### [Directive A]
Answer these from the composite-fabric passage, one line each:
(i) What may the individual layers of the composite fabric comprise?
(ii) How thick are the binder threads interwoven with an upper layer compared with that layer's structural warp threads and weft threads?
(iii) In the other embodiment, which binder threads only act as warp or weft threads of the interlayer?
### [Directive B]
Reproduce the composite-fabric passage from "In each embodiment" to "affecting the upper layer.", swapping "polyester" for "polyamide".
### [Directive C]
According to the composite-fabric passage, why is no binder thread interwoven with both fabric layers? Answer in one to three sentences.

### [Document passage]

□ □ □ □

In another embodiment of the invention only the binder warp or the binder weft is interwoven with the upper and partially with the lower fabric layer, while the other binder threads, i.e., the binder weft and the binder warp, respectively, only function as warp or weft threads, respectively, of the interlayer without also being interwoven with one of the two fabric layers.

In each embodiment of the invention, a common principle is that each binder thread is not interwoven with both fabric layers so that the interlayer formed by the binder threads resiliently interconnects the fabric layers.

As usual, the individual layers of the composite fabric may comprise plastic monofilaments, especially polyester threads. The binder threads may also be made of monofilamentary or multifilamentary plastic threads. In particular, the binder threads interwoven with an upper layer are thinnner than the structural warp threads and the weft threads of the upper layer. The structure of the binder threads is capable of absorbing any tension coming from the backing side, i.e. from the lower layer, and can largely prevent such tension from affecting the upper layer.

□ □ □ □

### [Dataset content]

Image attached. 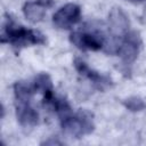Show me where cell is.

□ □ □ □

### [Answer A]
(i) Plastic monofilaments, especially polyester threads.
(ii) They are thinner than the structural warp threads and the weft threads of the upper layer.
(iii) The other binder threads, i.e., the binder weft and the binder warp, respectively, which are not also interwoven with either fabric layer.

### [Answer B]
In each embodiment of the invention, a common principle is that each binder thread is not interwoven with both fabric layers so that the interlayer formed by the binder threads resiliently interconnects the fabric layers.

As usual, the individual layers of the composite fabric may comprise plastic monofilaments, especially polyamide threads. The binder threads may also be made of monofilamentary or multifilamentary plastic threads. In particular, the binder threads interwoven with an upper layer are thinnner than the structural warp threads and the weft threads of the upper layer. The structure of the binder threads is capable of absorbing any tension coming from the backing side, i.e. from the lower layer, and can largely prevent such tension from affecting the upper layer.

### [Answer C]
No binder thread is interwoven with both fabric layers so that the interlayer formed by the binder threads resiliently interconnects the fabric layers. The passage calls this a common principle of every embodiment.